Gadsden police had caught Stewart, then 20 years old, smoking marijuana outside her house a month earlier. It was the first time she’d been arrested, so the prosecutor offered a deal.
In exchange for testing clean in a series of random drug screens, Stewart's charges would be dropped and she’d avoid jail. But less than two weeks later, at her first screening, the officer who collected her urine delivered bad news: She tested positive for marijuana.
“I said, ‘Well yeah, there hasn’t been enough time for me to get it out of my system,’” Stewart recalled.
In court, Stewart was still hopeful. She attempted to sway the prosecutor by telling her about all the good things going on in her life. Then the big reveal: “I told them that I was pregnant, thinking it would help me,” Stewart recalled.

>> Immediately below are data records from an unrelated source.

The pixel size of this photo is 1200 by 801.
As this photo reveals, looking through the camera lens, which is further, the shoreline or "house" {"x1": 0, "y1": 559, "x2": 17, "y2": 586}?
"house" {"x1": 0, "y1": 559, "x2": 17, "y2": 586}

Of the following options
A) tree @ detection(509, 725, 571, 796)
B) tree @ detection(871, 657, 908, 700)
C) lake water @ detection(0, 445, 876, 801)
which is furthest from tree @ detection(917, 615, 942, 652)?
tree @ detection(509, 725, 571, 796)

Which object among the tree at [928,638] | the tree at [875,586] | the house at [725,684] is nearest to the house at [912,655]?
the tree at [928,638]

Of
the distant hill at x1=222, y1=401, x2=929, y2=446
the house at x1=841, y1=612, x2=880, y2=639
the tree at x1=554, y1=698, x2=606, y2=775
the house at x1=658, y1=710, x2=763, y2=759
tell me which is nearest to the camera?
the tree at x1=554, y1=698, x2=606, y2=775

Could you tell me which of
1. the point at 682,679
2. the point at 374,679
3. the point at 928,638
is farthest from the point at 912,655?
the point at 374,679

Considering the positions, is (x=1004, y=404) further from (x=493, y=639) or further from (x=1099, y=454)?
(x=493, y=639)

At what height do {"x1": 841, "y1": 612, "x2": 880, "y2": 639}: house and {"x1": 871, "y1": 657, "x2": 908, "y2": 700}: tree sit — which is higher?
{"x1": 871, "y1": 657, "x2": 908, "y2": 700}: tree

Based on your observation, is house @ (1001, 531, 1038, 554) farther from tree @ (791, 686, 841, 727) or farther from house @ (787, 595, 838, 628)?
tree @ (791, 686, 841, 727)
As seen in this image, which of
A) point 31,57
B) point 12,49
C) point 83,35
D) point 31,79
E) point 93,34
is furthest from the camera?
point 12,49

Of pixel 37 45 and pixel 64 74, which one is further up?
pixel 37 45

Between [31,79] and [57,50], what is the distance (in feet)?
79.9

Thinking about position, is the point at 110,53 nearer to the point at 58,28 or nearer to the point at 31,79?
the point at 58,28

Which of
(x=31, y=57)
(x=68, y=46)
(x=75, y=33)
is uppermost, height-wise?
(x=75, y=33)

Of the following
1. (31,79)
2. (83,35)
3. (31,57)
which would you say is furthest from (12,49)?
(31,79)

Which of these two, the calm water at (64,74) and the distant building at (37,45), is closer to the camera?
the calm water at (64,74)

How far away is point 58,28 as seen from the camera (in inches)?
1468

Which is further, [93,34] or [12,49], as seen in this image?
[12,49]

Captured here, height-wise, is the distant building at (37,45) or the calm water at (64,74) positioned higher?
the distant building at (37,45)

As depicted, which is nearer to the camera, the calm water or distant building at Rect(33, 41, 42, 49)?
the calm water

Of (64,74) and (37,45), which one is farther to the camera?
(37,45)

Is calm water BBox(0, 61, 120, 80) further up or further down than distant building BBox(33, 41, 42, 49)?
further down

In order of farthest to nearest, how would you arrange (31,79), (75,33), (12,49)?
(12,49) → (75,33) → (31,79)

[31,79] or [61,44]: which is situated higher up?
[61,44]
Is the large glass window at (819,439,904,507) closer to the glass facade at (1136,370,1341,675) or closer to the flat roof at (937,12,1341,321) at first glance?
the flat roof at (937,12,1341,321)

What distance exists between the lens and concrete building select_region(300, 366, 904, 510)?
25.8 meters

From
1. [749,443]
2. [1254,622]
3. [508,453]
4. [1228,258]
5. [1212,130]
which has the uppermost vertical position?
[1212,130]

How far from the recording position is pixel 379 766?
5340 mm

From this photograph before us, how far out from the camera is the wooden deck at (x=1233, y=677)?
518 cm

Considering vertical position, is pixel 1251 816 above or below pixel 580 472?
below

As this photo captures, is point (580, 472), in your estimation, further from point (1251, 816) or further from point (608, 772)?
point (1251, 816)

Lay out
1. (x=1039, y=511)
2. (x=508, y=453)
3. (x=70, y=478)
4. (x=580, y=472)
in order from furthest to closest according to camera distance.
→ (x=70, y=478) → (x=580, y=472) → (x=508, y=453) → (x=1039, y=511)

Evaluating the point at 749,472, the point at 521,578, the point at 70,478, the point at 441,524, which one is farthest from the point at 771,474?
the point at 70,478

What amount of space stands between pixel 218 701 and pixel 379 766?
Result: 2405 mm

“I think, OK, I’ll tell them I work for the country club. I have a great job,” Stewart told AL.com. “I’m getting into bartending, and now I’m pregnant. Maybe they’ll feel sorry for me. I was just really unaware of how the system worked, and the way things were.”
The prosecutor silently jotted a couple words down on a sticky note and passed it to the judge, Stewart said. The judge sent her to jail for five days for failing the drug test.
Six years before her arrest, Etowah County officials had embarked on an unprecedented crackdown on pregnant drug users. Alabama lawmakers in 2006 created the chemical endangerment law to protect children from meth lab hazards, but Etowah and a handful of other counties apply the law to alleged hazards in the womb from drug use.
For smoking marijuana, Stewart found that she had become something both disgraceful and common: another pregnant woman headed for jail in Etowah County.